Authors: Giorgio Faletti
—Nadie fijo. Hay una mujer que viene todos los días a hacer la limpieza, pero se va a media tarde.
Hulot miró a Morelli.
—Apunte el nombre de esa persona, aunque estoy seguro de que no sacaremos nada. Señor Devchenko...
El tono de voz del comisario se suavizó cuando se dirigió de nuevo al muchacho.
—Le pediremos que pase por la comisaría para firmar la declaración; también confío en su disponibilidad para ayudarnos a resolver este asunto. Y le agradeceremos que no salga usted de la ciudad.
—Pues claro, comisario. Cualquier cosa con tal de castigar al que ha matado a Gregor de este modo.
Por el tono con que habló, Hulot no tuvo dudas que, de haber estado en el piso, Boris Devchenko habría arriesgado su vida para salvar la de Gregor Yatzimin. Y la habría perdido.
Hulot se levantó y dejó a Morelli hablando con Devchenko. Volvió a la sala, donde la brigada científica terminaba su registro. Se le acercaron dos agentes.
—Comisario...
—¿Sí?
—Hemos interrogado a los vecinos. Nadie ha visto ni oído nada.
—Sin embargo, hubo un disparo.
—En la planta de abajo viven dos ancianos, que toman sedantes para dormir. Me han dicho que no oyeron siquiera los fuegos artificiales del Campeonato del Mundo, así que mucho menos un disparo. En el piso de enfrente vive una señora sola, también baste mayor. En este momento está de viaje, y ha dejado aquí a su nieto de París, un muchacho de unos veintidós o veintitrés años, ha pasado toda la noche en discotecas. Llegaba cuando estaba llamando a la puerta. Obviamente no ha visto ni oído nada.

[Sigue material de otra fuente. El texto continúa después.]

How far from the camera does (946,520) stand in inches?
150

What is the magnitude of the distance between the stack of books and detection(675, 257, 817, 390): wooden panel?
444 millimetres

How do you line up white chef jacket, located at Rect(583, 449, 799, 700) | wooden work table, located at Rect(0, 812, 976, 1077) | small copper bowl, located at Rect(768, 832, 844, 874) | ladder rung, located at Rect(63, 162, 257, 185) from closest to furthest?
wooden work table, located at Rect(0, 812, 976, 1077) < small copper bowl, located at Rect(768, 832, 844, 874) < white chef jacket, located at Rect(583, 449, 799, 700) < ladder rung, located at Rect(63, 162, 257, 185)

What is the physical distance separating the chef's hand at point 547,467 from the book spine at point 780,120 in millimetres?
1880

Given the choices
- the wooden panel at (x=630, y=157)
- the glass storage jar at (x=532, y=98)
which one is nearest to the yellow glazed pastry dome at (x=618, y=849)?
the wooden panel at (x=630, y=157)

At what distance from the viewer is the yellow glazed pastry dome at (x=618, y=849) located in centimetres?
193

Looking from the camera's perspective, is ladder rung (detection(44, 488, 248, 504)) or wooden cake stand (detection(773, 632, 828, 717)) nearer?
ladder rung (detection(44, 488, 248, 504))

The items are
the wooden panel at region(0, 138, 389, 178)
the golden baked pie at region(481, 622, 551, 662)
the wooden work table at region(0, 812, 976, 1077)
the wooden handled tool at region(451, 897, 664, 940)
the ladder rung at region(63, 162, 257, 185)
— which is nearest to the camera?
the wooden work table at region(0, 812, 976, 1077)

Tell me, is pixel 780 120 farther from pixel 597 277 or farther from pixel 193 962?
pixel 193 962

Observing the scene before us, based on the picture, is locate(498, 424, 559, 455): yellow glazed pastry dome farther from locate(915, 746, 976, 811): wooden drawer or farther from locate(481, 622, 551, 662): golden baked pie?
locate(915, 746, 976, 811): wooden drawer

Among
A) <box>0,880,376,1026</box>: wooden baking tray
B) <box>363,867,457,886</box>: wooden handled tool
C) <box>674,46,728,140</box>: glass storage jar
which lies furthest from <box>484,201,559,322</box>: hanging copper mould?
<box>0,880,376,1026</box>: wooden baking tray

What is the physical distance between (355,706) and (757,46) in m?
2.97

—¿Y el piso de aquí al lado?
—Está vacío. Hemos despertado al encargado y le hemos pedido las llaves. Es probable que el asesino haya pasado por ahí y haya saltado por el balcón que comunica con el de este piso. No hay rastros de allanamiento. Nosotros no hemos entrado, para no contaminar la escena. Irá la científica apenas haya terminado aquí.
—Bien —repuso Hulot.
Frank volvió de su ronda de inspección. Hulot supuso que se había alejado unos momentos para quedarse a solas y calmarse. Y para reflexionar. Sin duda imaginaba que no habían encontrado ninguna huella del asesino, pero aun así se había entregado a su intuición, a esa sensación que a veces transmite el lugar de un delito, más allá de la simple y normal percepción sensorial.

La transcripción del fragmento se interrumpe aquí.